Collioure: anchor off the painters' town
Two miles up the coast, Collioure is the famous one, the little fortified town with the bell tower, the royal castle and the light that drew Matisse and Derain and gave Fauvism its name. From the water it is genuinely lovely, a tight bay backed by terracotta roofs and vineyards climbing the hills behind.
The catch is that Collioure is not really a harbour for a visiting yacht. The small port itself is shallow and crowded, so most cruisers anchor in the bay. The anchorage off the town offers around 6 metres in settled conditions and is fine in winds from the southwest through north, but it is dangerously exposed from the northeast through to the east-southeast, and untenable with anything fresh out of the east. Treat it as a fair-weather lunch and swim stop, not an overnight refuge, and have Port-Vendres as your back pocket when the wind turns. If you do anchor, mind the holding and lay enough scope, and be ready to up-anchor and run the two miles back to shelter if the forecast shifts.
The bay is small and busy in summer with swimmers, day boats and tripper craft, so anchor with consideration and keep clear of the marked swimming zones.
The tramontane: the wind that runs this coast
You cannot sail the Cote Vermeille without a working respect for the tramontane. It is the strong, dry northerly that funnels down off the Pyrenees and accelerates across the Golfe du Lion, and on this corner of coast it can blow well over 100 km/h in a hard episode. Local lore says it blows for three, six or nine days at a stretch, and there is more truth in that than you might expect: once it sets in, it tends to last.
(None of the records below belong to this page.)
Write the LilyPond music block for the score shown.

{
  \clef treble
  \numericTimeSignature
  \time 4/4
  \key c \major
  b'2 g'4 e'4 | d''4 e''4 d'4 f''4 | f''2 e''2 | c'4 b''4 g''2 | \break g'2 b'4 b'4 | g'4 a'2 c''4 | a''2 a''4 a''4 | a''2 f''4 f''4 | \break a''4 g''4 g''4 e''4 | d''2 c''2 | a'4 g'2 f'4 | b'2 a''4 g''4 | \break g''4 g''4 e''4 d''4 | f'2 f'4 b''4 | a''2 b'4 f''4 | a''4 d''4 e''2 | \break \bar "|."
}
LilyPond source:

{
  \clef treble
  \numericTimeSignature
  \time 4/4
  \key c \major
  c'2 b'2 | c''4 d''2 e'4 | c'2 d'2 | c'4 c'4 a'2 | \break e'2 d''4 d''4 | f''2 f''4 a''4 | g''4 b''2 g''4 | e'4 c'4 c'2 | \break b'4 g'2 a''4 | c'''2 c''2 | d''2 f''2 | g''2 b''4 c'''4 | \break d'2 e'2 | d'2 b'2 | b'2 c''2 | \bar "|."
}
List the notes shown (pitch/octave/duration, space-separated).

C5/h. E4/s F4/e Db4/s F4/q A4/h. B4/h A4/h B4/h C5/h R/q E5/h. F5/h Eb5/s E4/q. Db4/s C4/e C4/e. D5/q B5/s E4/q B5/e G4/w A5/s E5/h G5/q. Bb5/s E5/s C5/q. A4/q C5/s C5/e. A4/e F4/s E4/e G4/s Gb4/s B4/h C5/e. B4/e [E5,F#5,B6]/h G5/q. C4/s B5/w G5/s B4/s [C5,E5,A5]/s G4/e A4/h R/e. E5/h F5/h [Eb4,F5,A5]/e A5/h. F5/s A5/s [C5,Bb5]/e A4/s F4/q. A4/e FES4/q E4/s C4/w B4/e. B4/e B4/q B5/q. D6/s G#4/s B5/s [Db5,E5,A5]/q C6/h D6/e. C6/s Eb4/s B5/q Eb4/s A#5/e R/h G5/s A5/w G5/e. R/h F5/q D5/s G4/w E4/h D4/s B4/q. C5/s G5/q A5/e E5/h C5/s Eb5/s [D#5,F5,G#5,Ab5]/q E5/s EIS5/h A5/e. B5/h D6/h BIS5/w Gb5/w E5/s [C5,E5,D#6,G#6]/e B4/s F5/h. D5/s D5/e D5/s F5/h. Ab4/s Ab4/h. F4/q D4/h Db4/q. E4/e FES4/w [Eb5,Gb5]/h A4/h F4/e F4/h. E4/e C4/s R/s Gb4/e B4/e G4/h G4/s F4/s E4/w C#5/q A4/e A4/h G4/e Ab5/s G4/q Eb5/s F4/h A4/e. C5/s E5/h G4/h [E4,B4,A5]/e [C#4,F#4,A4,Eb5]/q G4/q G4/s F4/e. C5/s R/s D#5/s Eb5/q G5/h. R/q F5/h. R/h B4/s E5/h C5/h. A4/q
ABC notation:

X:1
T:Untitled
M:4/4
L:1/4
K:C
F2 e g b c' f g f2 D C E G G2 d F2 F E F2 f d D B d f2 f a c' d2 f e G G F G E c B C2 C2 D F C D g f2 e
The coastline here is steep with deep water close in, which lets you navigate near the cliffs, but it also means the tramontane gusts hard and shifts direction around the headlands. Read the synoptic picture before you commit to a passage, and if the tramontane is forecast, either stay put in deep, sheltered Port-Vendres or get well clear before it arrives. The broader trap of this whole gulf is covered in the Gulf of Lion weather trap, and it is essential reading before you work this coast. The crossing planning in the Camargue and Gulf of Lion crossing is the natural companion if you are arriving from the east.
Working the last corner of France
For most cruisers, Port-Vendres is a staging post for the border. From here it is only a short hop to the very last French ports before Spain, and the harbours and tramontane planning in Banyuls-sur-Mer as the last port before Spain carry the story south. If you are heading into Catalan waters, this is where you take on fuel and water, check the weather one more time, and make your final French departure.
A few practical notes from working this coast:
- Use Port-Vendres for shelter, depth and provisioning. It is the only genuinely all-weather harbour on the Cote Vermeille.
- Treat Collioure as a settled-weather anchorage only. The 6-metre bay is exposed to the east and turns nasty fast.
- Plan around the tramontane, not against it. It can blow for days and gusts hard around the headlands.
- Watch for commercial traffic entering Port-Vendres. Keep clear of the fairway and call on VHF channel 9.
The Cote Vermeille is one of my favourite stretches of the French Mediterranean precisely because it does not feel manufactured. Port-Vendres works for a living, Collioure is beautiful from the water, and the hills and the deep clear sea make the run to the Spanish border one of the more memorable bits of coast in France. Just keep one eye on the mountains, because the tramontane is always somewhere up there, deciding when it will come down.